» **THE INPUT**
_ _ _ _ _ _ _
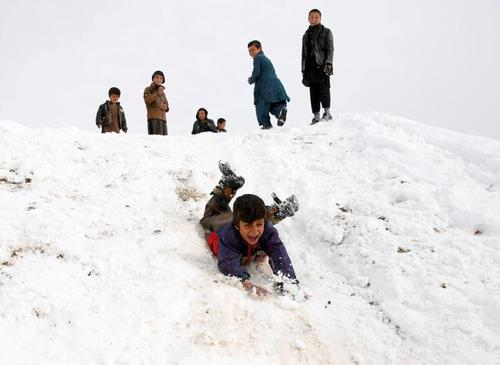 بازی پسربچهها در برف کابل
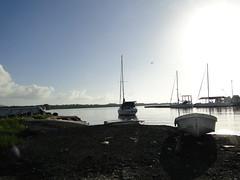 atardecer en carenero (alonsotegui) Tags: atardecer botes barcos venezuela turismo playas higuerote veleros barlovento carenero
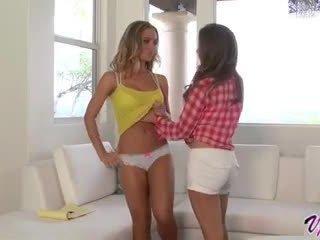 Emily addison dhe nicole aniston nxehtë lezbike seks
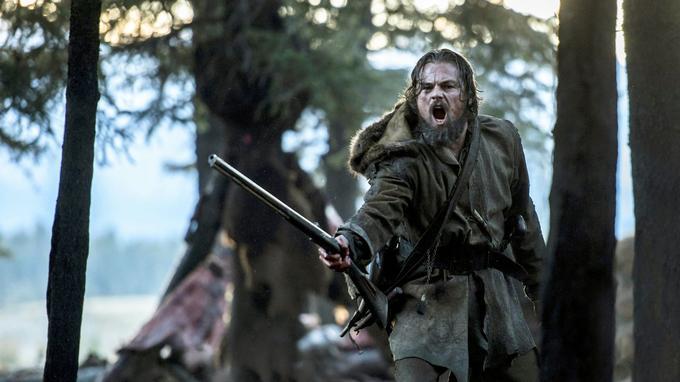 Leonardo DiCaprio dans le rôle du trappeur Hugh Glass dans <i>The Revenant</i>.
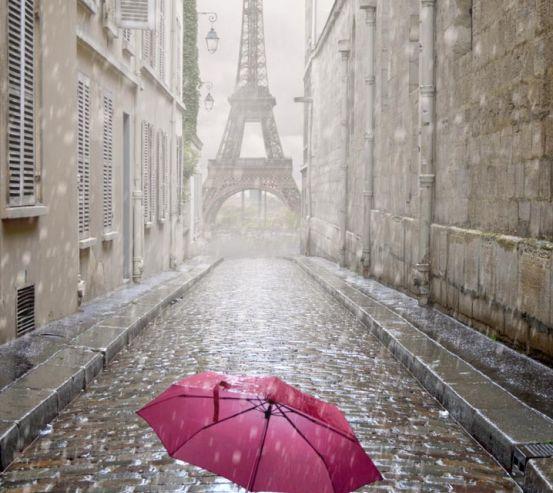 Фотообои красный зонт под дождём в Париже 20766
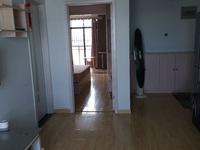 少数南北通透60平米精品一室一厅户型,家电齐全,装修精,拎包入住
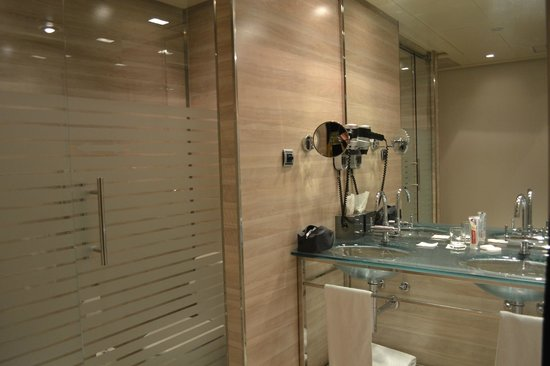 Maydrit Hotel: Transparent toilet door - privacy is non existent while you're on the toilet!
_ _ _ _ _ _ _
» **GOAL OF THE EXERCISE**
Retype exactly, please, the span from the line holding "Leonardo DiCaprio dans" through the closing line of the data, both ends included, without the pictures.

» **RESULT FOR THIS TASK**
 Leonardo DiCaprio dans le rôle du trappeur Hugh Glass dans <i>The Revenant</i>.
 Фотообои красный зонт под дождём в Париже 20766
 少数南北通透60平米精品一室一厅户型,家电齐全,装修精,拎包入住
 Maydrit Hotel: Transparent toilet door - privacy is non existent while you're on the toilet!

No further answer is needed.